Quem quer prolongar a guerra no Afeganistão?
Os soldados norte-americanos de 18 anos que partem hoje para a guerra no Afeganistão ainda não eram nascidos quando o confronto foi desencadeado. Em 2012, Donald Trump já havia concluído: “Está na hora de deixar o Afeganistão”. Não ficou provado que ele atingiu seus objetivos melhor que seu antecessor, Barack Obama.
Os soldados norte-americanos de 18 anos que partem hoje para a guerra no Afeganistão ainda não eram nascidos quando o confronto foi desencadeado. Em 2012, Donald Trump já havia concluído: “Está na hora de deixar o Afeganistão”.1 Não ficou provado que ele atingiu seus objetivos melhor que seu antecessor, Barack Obama.
Cada uma das tentativas de desengajar os Estados Unidos militarmente de qualquer país – Síria, Líbia, Coreia, Alemanha – provoca uma batalha em Washington. Logo em seguida, o lobby das guerras se recria: “Os russos estão lá! Os russos estão chegando!”. O orçamento militar dos Estados Unidos (US$ 738 bilhões em 2020) conseguiu representar mais de dez vezes o da Rússia, atiçando os ânimos de Moscou o suficiente para que republicanos e democratas uivassem juntos demonstrando seu pavor. E podem contar com o apoio editorial do New York Times.
Em 26 de junho, o jornal nova-iorquino espalhou um vazamento da CIA segundo o qual a Rússia teria pago recompensas a insurgentes afegãos para que matassem soldados norte-americanos.2 Contudo, todos se lembravam de que no mês anterior à Guerra do Iraque o New York Times já havia desempenhado um papel decisivo na disseminação de mentiras relativas às “armas de destruição em massa” de Saddam Hussein.3 A psicose antirrussa desse grande jornal liberal, aliás, salta aos olhos de quem quer que pesquise os termos “Rússia” ou “Putin” em um site de buscas.

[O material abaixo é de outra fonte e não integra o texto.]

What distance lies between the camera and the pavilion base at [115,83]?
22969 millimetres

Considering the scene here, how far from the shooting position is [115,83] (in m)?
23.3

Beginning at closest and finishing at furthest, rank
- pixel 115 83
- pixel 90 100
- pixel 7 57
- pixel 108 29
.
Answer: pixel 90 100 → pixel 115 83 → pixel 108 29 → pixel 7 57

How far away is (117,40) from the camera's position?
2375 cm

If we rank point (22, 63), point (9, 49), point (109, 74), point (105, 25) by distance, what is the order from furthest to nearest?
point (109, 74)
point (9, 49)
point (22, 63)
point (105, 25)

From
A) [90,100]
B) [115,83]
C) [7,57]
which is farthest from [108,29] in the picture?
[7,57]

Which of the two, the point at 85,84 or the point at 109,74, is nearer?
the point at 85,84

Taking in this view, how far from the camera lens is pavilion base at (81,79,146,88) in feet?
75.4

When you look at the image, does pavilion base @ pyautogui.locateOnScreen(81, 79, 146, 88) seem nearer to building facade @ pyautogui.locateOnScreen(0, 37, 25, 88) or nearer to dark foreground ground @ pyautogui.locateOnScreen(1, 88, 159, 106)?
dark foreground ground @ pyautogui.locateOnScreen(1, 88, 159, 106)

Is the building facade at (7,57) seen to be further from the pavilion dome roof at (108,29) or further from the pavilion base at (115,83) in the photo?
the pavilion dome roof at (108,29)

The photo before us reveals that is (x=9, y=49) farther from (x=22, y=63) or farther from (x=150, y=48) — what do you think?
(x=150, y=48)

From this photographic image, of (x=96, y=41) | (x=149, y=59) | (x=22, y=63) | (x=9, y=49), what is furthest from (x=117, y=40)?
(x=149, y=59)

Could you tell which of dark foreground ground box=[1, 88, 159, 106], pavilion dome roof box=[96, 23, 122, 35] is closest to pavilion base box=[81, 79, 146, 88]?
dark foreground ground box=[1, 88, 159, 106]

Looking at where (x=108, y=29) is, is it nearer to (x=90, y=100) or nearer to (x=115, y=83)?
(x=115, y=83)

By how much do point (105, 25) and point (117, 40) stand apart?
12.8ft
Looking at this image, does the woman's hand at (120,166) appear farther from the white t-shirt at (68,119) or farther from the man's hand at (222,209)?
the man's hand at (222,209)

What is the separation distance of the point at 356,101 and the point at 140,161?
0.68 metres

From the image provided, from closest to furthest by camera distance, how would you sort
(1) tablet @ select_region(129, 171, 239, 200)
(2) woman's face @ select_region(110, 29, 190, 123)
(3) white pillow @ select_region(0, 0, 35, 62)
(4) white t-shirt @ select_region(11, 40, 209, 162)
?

O furo afegão – do qual o New York Times parecia já duvidar oito horas após tê-lo publicado… – levanta outras questões. Quem se beneficia dessa “informação” no momento em que a retirada das últimas tropas parecia quase acertada? Os Estados Unidos têm motivos para se indignar de que um de seus adversários declarados ajudou insurgentes afegãos, visto que seu aliado, o Paquistão, faz o mesmo há muito tempo e que eles próprios, entre 1980 e 1988, entregaram aos mujahidin em guerra com Moscou armas sofisticadas, graças às quais estes últimos mataram milhares de soldados soviéticos? Por fim, como explicar que o jornal nova-iorquino, que não deixou de nos oferecer grandes retratos comoventes de três marines supostamente vítimas das “recompensas russas” – um tinha um bigode grande e fazia musculação, outro adoraria rever o filme Guerra nas estrelas, e o último amava suas três filhas –, tenha “se esquecido” de nos informar que outra agência de inteligência norte-americana, a Agência de Segurança Nacional (NSA), não dava nenhum crédito ao furo da CIA?4
Em 1º de julho, uma grande coalizão de parlamentares, democratas e republicanos, no entanto, se valeu das “revelações” do New York Times para tornar mais difícil uma retirada do Afeganistão. Porém, o melhor meio de impedir que soldados estrangeiros continuem morrendo por lá seria que eles saíssem dali.
Serge Halimi é diretor do Le Monde Diplomatique.
1 Twitter, 27 fev. 2012.
2 “Russia offered afghans bounty to kill U.S. troops, officials say” [Rússia ofereceu recompensas aos afegãos para matar soldados norte-americanos, dizem oficiais], The New York Times, 27 jun. 2020.
3 Cf. Fake News, une fausse épidémie? [Fake news, uma falsa epidemia?], Manières de Voir, ago.-set. 2020.
4 NSA differed from CIA on Russia bounty intelligence [NSA diverge da CIA sobre inteligência das recompensas da Rússia], The Wall Street Journal, Nova York, 1o jul. 2020.